DOCUMENT EXTRACT.

Debate continues over correct interpretation of article in Vatican II document - Catholic Courier

Debate continues over correct interpretation of article in Vatican II document

In the years and decades preceding the Second Vatican Council (1962-65), the common assumption of Catholics and the official teaching of the Catholic Church was that the Catholic Church is “the one, true Church of Christ.”

All other churches and ecclesial communities (although they were never referred to as such during this preconciliar period) were simply regarded as “false churches,” completely outside the Body of Christ and, therefore, beyond the pale of salvation.

Only gradually did the Catholic Church of modern times come to recognize officially the possibility of salvation for non-Catholic Christians and then for non-Christians and even agnostics and atheists.

Vatican II decisively changed that earlier mentality and doctrine in its Decree on Ecumenism, which viewed the goal of the ecumenical movement as the restoration of “full communion with the Catholic Church” (n. 3, my italics). This is so because those who have been “properly baptized are put in some, though imperfect, communion with the Catholic Church.”

DATA EXTRACTS.

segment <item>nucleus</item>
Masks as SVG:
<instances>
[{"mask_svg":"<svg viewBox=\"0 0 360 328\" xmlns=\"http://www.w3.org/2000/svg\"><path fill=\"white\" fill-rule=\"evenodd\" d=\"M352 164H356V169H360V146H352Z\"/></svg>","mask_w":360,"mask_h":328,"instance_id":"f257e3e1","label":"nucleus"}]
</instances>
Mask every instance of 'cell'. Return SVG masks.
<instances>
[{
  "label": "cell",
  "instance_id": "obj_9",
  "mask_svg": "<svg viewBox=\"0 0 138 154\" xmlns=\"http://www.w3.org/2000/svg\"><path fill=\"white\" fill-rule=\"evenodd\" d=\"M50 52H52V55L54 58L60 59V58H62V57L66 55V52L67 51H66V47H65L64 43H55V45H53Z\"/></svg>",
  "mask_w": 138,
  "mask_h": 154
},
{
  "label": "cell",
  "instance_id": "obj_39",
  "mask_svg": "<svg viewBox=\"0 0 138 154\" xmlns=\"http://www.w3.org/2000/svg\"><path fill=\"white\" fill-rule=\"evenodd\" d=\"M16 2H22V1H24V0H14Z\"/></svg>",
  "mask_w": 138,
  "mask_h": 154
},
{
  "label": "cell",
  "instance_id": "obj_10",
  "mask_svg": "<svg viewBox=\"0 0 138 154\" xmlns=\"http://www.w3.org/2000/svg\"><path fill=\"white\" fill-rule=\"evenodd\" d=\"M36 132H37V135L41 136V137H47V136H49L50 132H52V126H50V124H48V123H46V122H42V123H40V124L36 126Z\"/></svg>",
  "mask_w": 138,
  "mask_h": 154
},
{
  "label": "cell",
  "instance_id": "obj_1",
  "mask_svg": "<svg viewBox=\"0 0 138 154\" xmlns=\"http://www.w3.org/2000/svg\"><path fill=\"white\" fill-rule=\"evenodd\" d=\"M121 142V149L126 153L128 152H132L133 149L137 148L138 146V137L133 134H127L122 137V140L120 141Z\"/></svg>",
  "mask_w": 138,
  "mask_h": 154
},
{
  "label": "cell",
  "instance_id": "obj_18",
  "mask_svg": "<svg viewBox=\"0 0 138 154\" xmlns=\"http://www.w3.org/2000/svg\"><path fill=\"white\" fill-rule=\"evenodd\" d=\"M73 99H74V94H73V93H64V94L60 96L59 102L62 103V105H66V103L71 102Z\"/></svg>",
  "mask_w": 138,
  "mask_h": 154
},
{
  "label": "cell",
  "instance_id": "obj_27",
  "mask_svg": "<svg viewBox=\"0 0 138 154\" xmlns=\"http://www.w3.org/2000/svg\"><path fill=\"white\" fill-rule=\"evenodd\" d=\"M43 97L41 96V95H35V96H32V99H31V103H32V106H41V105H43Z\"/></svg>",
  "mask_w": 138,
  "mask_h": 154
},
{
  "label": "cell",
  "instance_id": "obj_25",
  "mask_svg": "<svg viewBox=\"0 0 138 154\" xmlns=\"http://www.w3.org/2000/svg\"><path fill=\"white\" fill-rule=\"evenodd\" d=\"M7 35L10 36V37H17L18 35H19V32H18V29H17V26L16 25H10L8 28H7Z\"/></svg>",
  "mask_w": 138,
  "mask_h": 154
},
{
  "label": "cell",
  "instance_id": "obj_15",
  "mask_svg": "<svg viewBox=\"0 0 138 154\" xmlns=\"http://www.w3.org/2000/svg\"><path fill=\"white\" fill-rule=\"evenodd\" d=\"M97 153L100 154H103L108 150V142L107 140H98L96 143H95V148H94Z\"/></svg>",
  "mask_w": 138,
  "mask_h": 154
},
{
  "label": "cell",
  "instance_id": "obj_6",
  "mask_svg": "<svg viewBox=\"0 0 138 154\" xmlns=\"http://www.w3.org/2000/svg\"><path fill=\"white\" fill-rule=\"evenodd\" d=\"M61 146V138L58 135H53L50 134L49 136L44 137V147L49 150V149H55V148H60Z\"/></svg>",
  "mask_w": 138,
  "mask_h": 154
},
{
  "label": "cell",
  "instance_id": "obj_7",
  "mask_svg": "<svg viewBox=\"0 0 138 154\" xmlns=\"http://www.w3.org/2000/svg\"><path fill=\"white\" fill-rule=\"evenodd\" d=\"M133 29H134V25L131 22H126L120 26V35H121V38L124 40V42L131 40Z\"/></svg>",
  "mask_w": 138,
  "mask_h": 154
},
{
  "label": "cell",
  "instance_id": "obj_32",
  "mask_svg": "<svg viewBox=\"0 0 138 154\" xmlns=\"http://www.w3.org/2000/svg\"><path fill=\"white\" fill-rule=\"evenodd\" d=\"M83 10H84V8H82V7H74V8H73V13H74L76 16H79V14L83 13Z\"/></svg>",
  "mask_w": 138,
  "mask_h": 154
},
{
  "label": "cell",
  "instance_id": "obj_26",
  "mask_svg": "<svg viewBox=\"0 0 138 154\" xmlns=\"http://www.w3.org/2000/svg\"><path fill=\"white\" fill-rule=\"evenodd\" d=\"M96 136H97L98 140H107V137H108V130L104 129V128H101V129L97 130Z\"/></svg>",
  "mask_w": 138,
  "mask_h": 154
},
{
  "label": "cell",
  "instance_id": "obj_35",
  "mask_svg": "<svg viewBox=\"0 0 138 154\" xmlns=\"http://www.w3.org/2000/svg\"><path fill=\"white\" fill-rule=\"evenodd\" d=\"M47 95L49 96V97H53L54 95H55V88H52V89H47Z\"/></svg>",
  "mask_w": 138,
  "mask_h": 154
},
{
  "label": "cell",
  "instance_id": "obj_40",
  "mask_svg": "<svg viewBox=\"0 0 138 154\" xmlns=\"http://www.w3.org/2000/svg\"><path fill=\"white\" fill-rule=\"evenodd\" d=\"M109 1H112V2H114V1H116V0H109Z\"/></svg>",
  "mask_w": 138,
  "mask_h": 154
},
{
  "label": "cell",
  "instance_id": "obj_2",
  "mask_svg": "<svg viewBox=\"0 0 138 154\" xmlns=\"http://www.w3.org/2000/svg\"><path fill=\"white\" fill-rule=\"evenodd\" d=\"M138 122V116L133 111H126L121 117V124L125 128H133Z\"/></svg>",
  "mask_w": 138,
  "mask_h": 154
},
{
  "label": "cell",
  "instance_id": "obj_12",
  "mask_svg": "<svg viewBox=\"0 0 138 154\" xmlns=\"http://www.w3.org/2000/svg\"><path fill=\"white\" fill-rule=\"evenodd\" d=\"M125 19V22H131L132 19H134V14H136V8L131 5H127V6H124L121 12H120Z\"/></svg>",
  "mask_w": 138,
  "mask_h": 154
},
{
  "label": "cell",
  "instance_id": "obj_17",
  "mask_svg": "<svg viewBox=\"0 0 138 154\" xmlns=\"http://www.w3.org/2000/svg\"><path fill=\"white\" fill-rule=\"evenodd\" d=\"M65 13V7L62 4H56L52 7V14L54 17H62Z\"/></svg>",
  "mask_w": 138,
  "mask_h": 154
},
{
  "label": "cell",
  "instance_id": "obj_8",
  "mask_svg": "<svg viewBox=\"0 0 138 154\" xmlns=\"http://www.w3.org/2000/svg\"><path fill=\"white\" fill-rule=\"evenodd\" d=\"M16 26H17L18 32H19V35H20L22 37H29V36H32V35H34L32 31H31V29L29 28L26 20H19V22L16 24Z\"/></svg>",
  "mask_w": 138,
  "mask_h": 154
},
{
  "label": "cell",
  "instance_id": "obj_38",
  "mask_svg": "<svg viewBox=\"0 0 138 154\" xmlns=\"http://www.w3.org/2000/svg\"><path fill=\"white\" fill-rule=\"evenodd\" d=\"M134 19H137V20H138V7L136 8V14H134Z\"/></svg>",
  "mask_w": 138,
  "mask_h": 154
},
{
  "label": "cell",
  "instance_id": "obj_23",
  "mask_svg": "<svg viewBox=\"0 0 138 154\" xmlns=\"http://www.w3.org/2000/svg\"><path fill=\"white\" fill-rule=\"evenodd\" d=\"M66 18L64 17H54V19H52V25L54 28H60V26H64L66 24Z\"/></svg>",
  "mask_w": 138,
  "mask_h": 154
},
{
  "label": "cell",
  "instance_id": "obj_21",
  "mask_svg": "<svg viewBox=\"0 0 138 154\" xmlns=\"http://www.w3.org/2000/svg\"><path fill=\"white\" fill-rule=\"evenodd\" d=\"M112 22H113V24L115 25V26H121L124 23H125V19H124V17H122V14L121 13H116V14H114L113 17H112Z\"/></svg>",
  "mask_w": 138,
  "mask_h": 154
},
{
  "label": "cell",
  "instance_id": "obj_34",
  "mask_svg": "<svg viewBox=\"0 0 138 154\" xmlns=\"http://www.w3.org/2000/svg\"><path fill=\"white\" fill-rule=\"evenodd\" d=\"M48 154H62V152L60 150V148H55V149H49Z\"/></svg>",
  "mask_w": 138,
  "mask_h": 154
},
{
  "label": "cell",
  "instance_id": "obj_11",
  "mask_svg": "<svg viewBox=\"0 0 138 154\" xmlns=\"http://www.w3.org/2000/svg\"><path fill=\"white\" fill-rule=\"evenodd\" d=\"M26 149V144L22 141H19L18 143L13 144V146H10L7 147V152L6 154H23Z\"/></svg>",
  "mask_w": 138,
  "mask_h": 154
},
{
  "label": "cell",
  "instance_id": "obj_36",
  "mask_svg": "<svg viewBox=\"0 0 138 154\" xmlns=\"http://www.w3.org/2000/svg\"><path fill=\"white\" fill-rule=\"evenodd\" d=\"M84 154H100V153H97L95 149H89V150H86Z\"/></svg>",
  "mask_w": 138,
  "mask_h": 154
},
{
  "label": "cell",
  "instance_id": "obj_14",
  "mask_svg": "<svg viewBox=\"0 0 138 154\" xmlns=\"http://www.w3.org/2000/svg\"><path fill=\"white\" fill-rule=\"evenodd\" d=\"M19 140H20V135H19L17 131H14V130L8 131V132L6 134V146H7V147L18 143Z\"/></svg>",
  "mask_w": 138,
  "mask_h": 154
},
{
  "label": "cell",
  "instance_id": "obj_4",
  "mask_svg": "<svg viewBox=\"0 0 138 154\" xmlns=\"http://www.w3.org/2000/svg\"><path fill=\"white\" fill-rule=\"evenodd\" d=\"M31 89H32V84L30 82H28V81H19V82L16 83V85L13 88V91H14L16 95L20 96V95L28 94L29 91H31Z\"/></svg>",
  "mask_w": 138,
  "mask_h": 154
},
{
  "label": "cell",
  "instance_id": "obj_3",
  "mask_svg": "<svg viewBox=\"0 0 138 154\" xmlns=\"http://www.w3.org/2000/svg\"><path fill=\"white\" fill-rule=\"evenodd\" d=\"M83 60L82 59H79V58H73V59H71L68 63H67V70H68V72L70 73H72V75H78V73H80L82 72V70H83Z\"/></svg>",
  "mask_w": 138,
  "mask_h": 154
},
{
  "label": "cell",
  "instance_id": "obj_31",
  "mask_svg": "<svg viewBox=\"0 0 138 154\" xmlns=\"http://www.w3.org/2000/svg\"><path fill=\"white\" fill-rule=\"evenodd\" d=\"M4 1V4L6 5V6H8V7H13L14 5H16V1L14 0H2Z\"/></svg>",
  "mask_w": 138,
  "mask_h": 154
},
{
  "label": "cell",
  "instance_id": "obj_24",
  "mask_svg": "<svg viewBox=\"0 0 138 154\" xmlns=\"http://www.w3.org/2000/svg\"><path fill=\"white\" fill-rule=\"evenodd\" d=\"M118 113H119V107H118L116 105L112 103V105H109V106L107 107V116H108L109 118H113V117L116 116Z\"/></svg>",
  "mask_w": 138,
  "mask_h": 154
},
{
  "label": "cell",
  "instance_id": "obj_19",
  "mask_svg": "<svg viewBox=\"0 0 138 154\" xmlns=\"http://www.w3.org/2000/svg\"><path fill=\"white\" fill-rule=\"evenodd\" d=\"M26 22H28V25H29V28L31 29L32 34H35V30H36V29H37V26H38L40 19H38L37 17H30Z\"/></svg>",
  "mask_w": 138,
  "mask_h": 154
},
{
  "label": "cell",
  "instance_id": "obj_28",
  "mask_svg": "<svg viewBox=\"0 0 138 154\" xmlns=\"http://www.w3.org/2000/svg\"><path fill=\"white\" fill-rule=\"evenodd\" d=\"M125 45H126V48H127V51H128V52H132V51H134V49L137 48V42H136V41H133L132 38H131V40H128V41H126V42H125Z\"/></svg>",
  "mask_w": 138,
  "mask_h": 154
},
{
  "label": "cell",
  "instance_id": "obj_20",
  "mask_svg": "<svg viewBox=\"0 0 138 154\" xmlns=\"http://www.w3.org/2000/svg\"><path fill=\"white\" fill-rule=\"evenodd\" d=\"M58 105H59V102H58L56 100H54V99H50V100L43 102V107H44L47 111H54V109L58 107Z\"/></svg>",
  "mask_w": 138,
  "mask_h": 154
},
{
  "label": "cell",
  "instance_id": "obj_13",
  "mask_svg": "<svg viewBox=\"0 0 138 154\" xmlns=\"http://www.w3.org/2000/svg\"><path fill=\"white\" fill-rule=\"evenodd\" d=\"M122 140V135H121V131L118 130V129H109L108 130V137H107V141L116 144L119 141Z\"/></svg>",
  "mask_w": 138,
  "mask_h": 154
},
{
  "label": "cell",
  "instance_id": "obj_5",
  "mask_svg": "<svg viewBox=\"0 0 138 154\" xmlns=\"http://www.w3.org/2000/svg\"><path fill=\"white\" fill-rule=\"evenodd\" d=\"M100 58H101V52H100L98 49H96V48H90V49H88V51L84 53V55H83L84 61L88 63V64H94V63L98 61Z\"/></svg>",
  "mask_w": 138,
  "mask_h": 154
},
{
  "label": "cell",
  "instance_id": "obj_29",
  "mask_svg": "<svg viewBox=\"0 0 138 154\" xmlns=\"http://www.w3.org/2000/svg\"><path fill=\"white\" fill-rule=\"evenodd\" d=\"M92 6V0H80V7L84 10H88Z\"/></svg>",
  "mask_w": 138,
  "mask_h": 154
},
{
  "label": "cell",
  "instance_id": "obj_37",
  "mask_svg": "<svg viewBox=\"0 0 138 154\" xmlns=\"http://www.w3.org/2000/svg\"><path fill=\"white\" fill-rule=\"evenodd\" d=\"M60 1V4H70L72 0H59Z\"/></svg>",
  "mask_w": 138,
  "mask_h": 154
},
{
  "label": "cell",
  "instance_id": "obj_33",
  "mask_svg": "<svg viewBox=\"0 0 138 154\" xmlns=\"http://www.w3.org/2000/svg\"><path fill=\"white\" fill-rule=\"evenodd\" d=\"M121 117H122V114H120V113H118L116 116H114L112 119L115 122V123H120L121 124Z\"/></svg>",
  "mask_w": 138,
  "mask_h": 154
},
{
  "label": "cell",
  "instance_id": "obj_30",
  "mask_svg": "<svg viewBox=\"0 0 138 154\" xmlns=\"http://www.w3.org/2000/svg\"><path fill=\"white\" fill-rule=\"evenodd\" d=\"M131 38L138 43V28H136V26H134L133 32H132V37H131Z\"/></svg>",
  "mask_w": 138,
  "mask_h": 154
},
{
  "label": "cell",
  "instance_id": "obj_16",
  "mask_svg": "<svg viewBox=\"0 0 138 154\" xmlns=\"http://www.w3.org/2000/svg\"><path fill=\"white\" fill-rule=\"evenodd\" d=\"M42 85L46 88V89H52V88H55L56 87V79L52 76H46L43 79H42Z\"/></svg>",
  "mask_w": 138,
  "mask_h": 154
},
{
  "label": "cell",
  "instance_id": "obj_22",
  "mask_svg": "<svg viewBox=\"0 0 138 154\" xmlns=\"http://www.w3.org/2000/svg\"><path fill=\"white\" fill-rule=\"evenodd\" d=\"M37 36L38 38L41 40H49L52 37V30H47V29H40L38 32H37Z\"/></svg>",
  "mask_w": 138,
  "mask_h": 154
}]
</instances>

TASK. Carry on the article on the Vatican II interpretation debate, starting right after its last sentence. The data has nothing to do with the article.

ANSWER TO THIS EXERCISE.
The differences between separated Christians “exist in varying degrees.” It is not all or nothing, as the preconciliar theology construed it.

The question of how the Catholic Church is related to other Christian communities in the Body of Christ came to a head in the controversy over what has proved to be one of the most debated texts in the entire corpus of Vatican II documents, namely, article 8 of the Dogmatic Constitution on the Church.

The key passage reads: The church, “constituted and organized as a society in the present world, subsists in the Catholic Church, which is governed by the successor of Peter and by the bishops in communion with him” (my italics).

An earlier draft used the copulative verb “is,” thereby perpetuating the common notion that the Body of Christ and the Catholic Church are one and the same reality, as Pope Pius XII had insisted in his 1950 encyclical, Humani generis (n. 44).

A majority of the council fathers objected, and the verb was changed to “subsists in.” Various attempts to water down the change failed.

The change of verbs means, on the other hand, that the Catholic Church is wholly within the Body of Christ and that its life is sustained and enriched by that union, but, on the other hand, that there also is room in the Body of Christ for other Christian churches and ecclesial communities, even if their union with the Body of Christ is not of the same order as the Catholic Church’s.

Here again, the principle of “degrees of communion” is so important. As in an extended family, there are varying degrees of relationships. A family does not consist only of a mother and a father, and their children. It includes in-laws by marriage, grandchildren, aunts and uncles, nieces and nephews, first and second cousins, and close friends who are considered members of the family.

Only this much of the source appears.